How To Do Trailing
Hello and welcome to another How To post,
Today we are looking at how to work trailing. In the image above it is the thick, heavy, vertical lines behind the leaf.Trailing is traditionally a whitework stitch that is often used for outlines worked as a single line. It is worked by having a number of core threads and then couching over the top of those core threads with another thread. The stitches are continuous and cover the entire core thread, unlike normal couching. Now like I said, traditionally this would have all been worked in white but that’s not the easiest colour to photograph and I wanted you to be able to see what I was doing so my core threads are in pink and my couching thread is in green. I am using a stranded cotton as this gives a nice, smooth finish, but you can work it in any number of threads, such as a cotton a broder or a silk.
For this you will need the following;
- Stranded Cotton
- Chenille Needle (size depends on how heavy you want the trailing to be).
- No.10 Embroidery Needle
- Fabric of your choice
- Embroidery Scissors
- Ring Frame
So lets get started.
Set up your ring frame with your fabric in as usual. If you are working a specific design, get that transferred on too.
1. Take a length of stranded cotton 15cm longer than the length of the line you will be stitching. Separate the strands and thread through the Chenille needle. In my example I am using 6 strands of stranded cotton. If you want a thinner and more delicate line then you can use less and if you need a thicker line you can add more strands.

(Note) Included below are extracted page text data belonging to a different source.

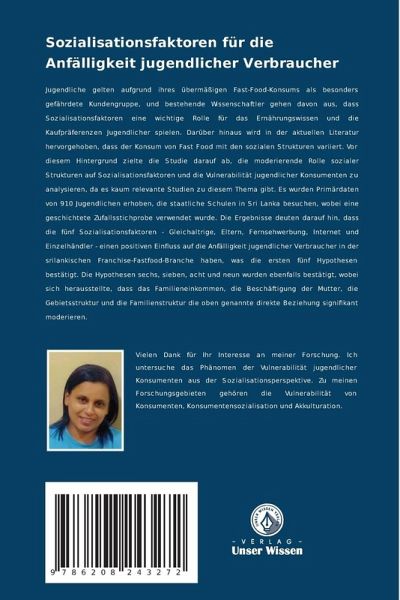 Sozialisationsfaktoren für die Anfälligkeit jugendlicher Verbraucher

Jugendliche gelten aufgrund ihres übermäßigen Fast-Food-Konsums als besonders gefährdete Kundengruppe, und bestehende Wissenschaftler gehen davon aus, dass Sozialisationsfaktoren eine wichtige Rolle für das Ernährungswissen und die Kaufpräferenzen Jugendlicher spielen. Darüber hinaus wird in der aktuellen Literatur hervorgehoben, dass der Konsum von Fast Food mit den sozialen Strukturen variiert. Vor diesem Hintergrund zielte die Studie darauf ab, die moderierende Rolle sozialer Strukturen auf Sozialisationsfaktoren und die Vulnerabilität jugendlicher Konsumenten zu analysieren, da es kaum relevante Studien zu diesem Thema gibt. Es wurden Primärdaten von 910 Jugendlichen erhoben, die staatliche Schulen in Sri Lanka besuchen, wobei eine geschichtete Zufallsstichprobe verwendet wurde. Die Ergebnisse deuten darauf hin, dass die fünf Sozialisationsfaktoren - Gleichaltrige, Eltern, Fernsehwerbung, Internet und Einzelhändler - einen positiven Einfluss auf die Anfälligkeit jugendlicher Verbraucher in der srilankischen Franchise-Fastfood-Branche haben, was die ersten fünf Hypothesen bestätigt. Die Hypothesen sechs, sieben, acht und neun wurden ebenfalls bestätigt, wobei sich herausstellte, dass das Familieneinkommen, die Beschäftigung der Mutter, die Gebietsstruktur und die Familienstruktur die oben genannte direkte Beziehung signifikant moderieren.

Vielen Dank für Ihr Interesse an meiner Forschung. Ich untersuche das Phänomen der Vulnerabilität jugendlicher Konsumenten aus der Sozialisationsperspektive. Zu meinen Forschungsgebieten gehören die Vulnerabilität von Konsumenten, Konsumentensozialisation und Akkulturation.

9 786208 243272

UNSER WISSEN VERLAG
- VERLAG -
Unser Wissen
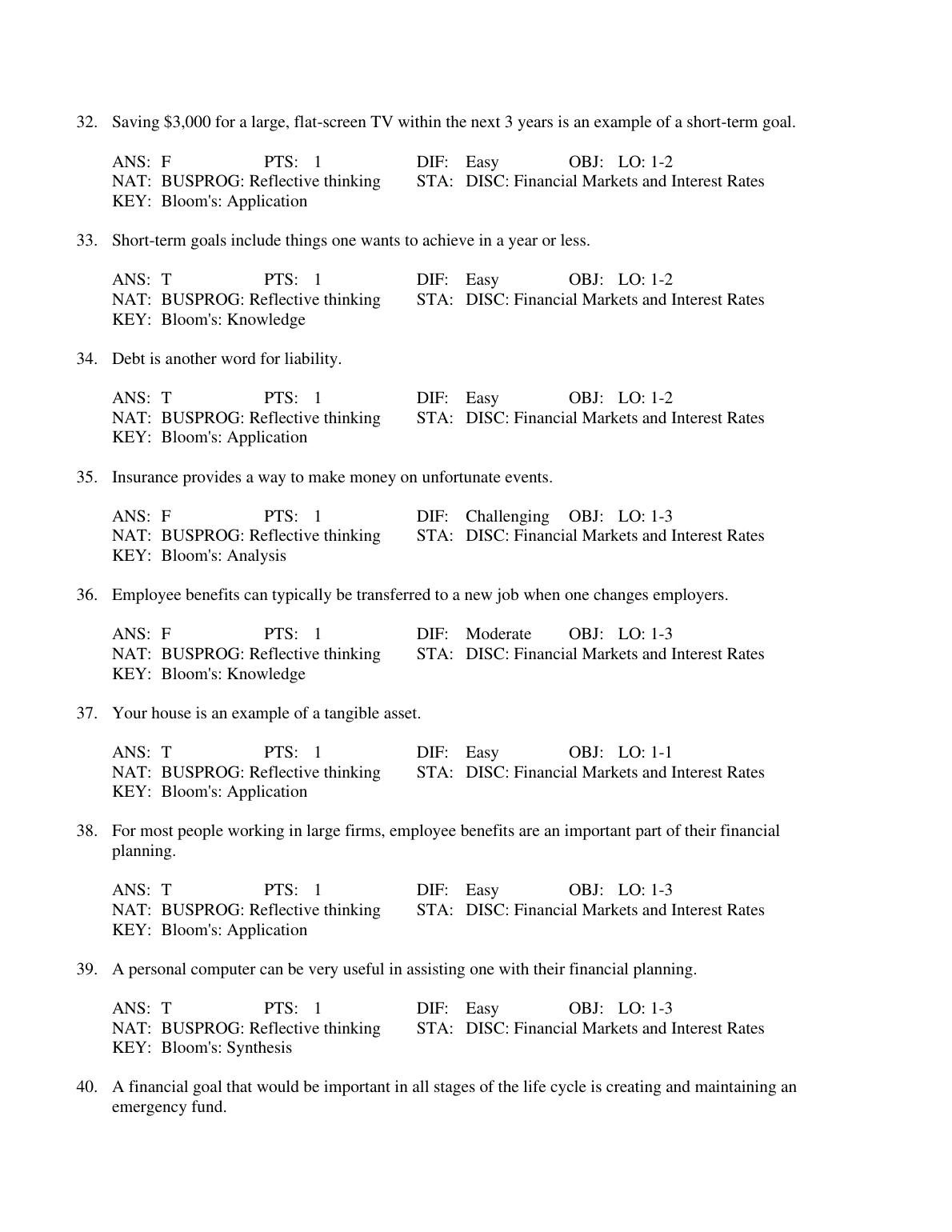 32. Saving \$3,000 for a large, flat-screen TV within the next 3 years is an example of a short-term goal.

ANS: F PTS: 1 DIF: Easy OBJ: LO: 1-2
NAT: BUSPROG: Reflective thinking STA: DISC: Financial Markets and Interest Rates
KEY: Bloom's: Application

33. Short-term goals include things one wants to achieve in a year or less.

ANS: T PTS: 1 DIF: Easy OBJ: LO: 1-2
NAT: BUSPROG: Reflective thinking STA: DISC: Financial Markets and Interest Rates
KEY: Bloom's: Knowledge

34. Debt is another word for liability.

ANS: T PTS: 1 DIF: Easy OBJ: LO: 1-2
NAT: BUSPROG: Reflective thinking STA: DISC: Financial Markets and Interest Rates
KEY: Bloom's: Application

35. Insurance provides a way to make money on unfortunate events.

ANS: F PTS: 1 DIF: Challenging OBJ: LO: 1-3
NAT: BUSPROG: Reflective thinking STA: DISC: Financial Markets and Interest Rates
KEY: Bloom's: Analysis

36. Employee benefits can typically be transferred to a new job when one changes employers.

ANS: F PTS: 1 DIF: Moderate OBJ: LO: 1-3
NAT: BUSPROG: Reflective thinking STA: DISC: Financial Markets and Interest Rates
KEY: Bloom's: Knowledge

37. Your house is an example of a tangible asset.

ANS: T PTS: 1 DIF: Easy OBJ: LO: 1-1
NAT: BUSPROG: Reflective thinking STA: DISC: Financial Markets and Interest Rates
KEY: Bloom's: Application

38. For most people working in large firms, employee benefits are an important part of their financial planning.

ANS: T PTS: 1 DIF: Easy OBJ: LO: 1-3
NAT: BUSPROG: Reflective thinking STA: DISC: Financial Markets and Interest Rates
KEY: Bloom's: Application

39. A personal computer can be very useful in assisting one with their financial planning.

ANS: T PTS: 1 DIF: Easy OBJ: LO: 1-3
NAT: BUSPROG: Reflective thinking STA: DISC: Financial Markets and Interest Rates
KEY: Bloom's: Synthesis

40. A financial goal that would be important in all stages of the life cycle is creating and maintaining an emergency fund.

Have an experiment and play to see what you prefer. Tie a not in the end.
2. Thread the No.10 embroidery needle with a single strand of cotton and secure on the design line with a knot on the top and 3 small stitches. Cut the knot away.
3. Take the Chenille needle down on a design line about 3cm away from where you would like to start the trailing and then bring the same needle up at the start of the design line you wish the trailing to run.
4. Bring the no.10 needle up to the left hand side of the pink core threads. Make sure it is coming up from underneath the core threads and the needle is angled out towards the left at 45 degrees to the fabric.
5. Take the needle down on the right hand side, over the core threads again angling the needle underneath the threads at 45 degrees. It is this sharp angling of the needle that produces a lovely rounded effect to the trailing and stops it from looking flat.
6.Repeat the same process next to the first stitch you made. It is important that there is no core thread visible. If there is a bit of core thread visible at the start, come back and work a stitch at the start so there is no core thread visible.
7. Continue working in this same way along the length of the line. Remember to angle the needle underneath the core threads and keep each stitch next to each other to create a smooth finish.
8. When you reach a couple of stitches before the end of the line. Take the core threads down and bring the needle back up a 3-4cm away on another design line.
9. Pull the core threads tight with one hand and continue to work the small couching stitches until the end and all the core thread is covered. This will be enough to hold the core threads.
10. Turn the fame to the back and finish off your couching thread. Here I am weaving it through the stitches on the reverse.
11. Cut the two core threads from the reverse close to the couching stitches.
There you have it, a beautiful, smooth line of trailing.
TIP: You can if you wish taper your trailing as you go so it gets finer. Take one core thread at a time through the fabric before you reach the end, making sure that they are staggered so that the transition is smooth.
I hope this has been a helpful tutorial, any questions then just pop them in the comments.